In free space, two photons do not interact and light waves pass through each other without one having an influence on the other, Vienna University of Technology reported. Photon interaction is crucial for quantum technology advances, such as transmitting information through quantum channels or for building logic gates. Researchers have now successfully established a strong interaction between two single photons.
"In order to have light interact with light, one usually uses so-called nonlinear media," said Professor Arno Rauschenbeutel (Vienna Center for Quantum Science and Technology, Institute for Atomic and Subatomic Physics, TU Wien).
This light can influence the properties of the materials, and the material can also affect the light, leading to a coupling of photons. In the past systems have only been able to be used at high light intensities where multiple photons are coupled. This new system can create a bond between only two photons that is so strong their phase is changed by 180 degrees.
"It is like a pendulum, which should actually swing to the left, but due to coupling with a second pendulum, it is swinging to the right. There cannot be a more extreme change in the pendulum's oscillation," Rauschenbeutel said. "We achieve the strongest possible interaction with the smallest possible intensity of light."
The system works by pairing an ultra-thin glass fiber with a "bottle-like" optical resonator, which allows light to enter, move in circles, and return to the resonator. This sequence inverts the phase of the photon, causing a "wave crest" to appear where one would usually find what is called a "wave trough." When a single rubidium atom is coupled to the resonator, the system is altered and hardly any light is able to enter; this process changes when two photons arrive at the same time.
"The atom is an absorber which can be saturated," Rauschenbeutel said. "A photon is absorbed by the atom for a short while and then released again into the resonator. During that time, it cannot absorb any other photons.

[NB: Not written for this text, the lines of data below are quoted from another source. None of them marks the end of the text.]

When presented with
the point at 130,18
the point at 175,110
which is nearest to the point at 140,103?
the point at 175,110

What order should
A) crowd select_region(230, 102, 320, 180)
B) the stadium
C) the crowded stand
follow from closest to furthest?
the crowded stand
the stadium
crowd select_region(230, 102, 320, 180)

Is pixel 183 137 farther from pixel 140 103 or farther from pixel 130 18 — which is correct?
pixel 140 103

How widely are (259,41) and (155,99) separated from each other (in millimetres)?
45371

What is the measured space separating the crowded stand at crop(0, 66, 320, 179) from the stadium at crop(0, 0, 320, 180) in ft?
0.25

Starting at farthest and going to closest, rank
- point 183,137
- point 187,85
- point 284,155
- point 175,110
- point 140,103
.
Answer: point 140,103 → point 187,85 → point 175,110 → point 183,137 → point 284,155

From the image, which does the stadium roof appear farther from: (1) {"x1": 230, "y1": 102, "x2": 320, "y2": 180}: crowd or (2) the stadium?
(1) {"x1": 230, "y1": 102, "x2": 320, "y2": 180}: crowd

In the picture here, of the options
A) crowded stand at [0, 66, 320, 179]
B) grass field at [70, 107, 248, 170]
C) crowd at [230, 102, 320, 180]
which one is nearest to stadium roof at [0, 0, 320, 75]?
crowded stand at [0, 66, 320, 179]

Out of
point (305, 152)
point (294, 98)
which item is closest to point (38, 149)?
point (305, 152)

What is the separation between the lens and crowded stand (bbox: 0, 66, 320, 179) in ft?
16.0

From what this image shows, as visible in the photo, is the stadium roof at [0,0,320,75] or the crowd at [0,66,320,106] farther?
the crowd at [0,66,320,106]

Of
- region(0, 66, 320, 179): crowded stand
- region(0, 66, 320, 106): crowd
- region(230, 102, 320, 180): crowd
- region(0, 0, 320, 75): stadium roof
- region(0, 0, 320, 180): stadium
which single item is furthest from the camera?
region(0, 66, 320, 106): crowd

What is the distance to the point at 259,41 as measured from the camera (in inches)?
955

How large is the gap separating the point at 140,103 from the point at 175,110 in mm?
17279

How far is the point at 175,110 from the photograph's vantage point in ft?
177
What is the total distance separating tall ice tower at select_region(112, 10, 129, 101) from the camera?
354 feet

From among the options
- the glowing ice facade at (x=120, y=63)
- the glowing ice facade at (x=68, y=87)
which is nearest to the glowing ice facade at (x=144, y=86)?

If two photons arrive simultaneously, only one can be absorbed, while the other can still be phase shifted."
When the photons hit the resonator at the same time they are indistinguishable and experience a joint phase shift of 180 degrees, creating a much different behavior than what would be seen in a single photon.
"That way, a maximally entangled photon state can be created," Rauschenbeutel said. "Such states are required in all fields of quantum optics - in quantum teleportation, or for light-transistors which could potentially be used for quantum computing."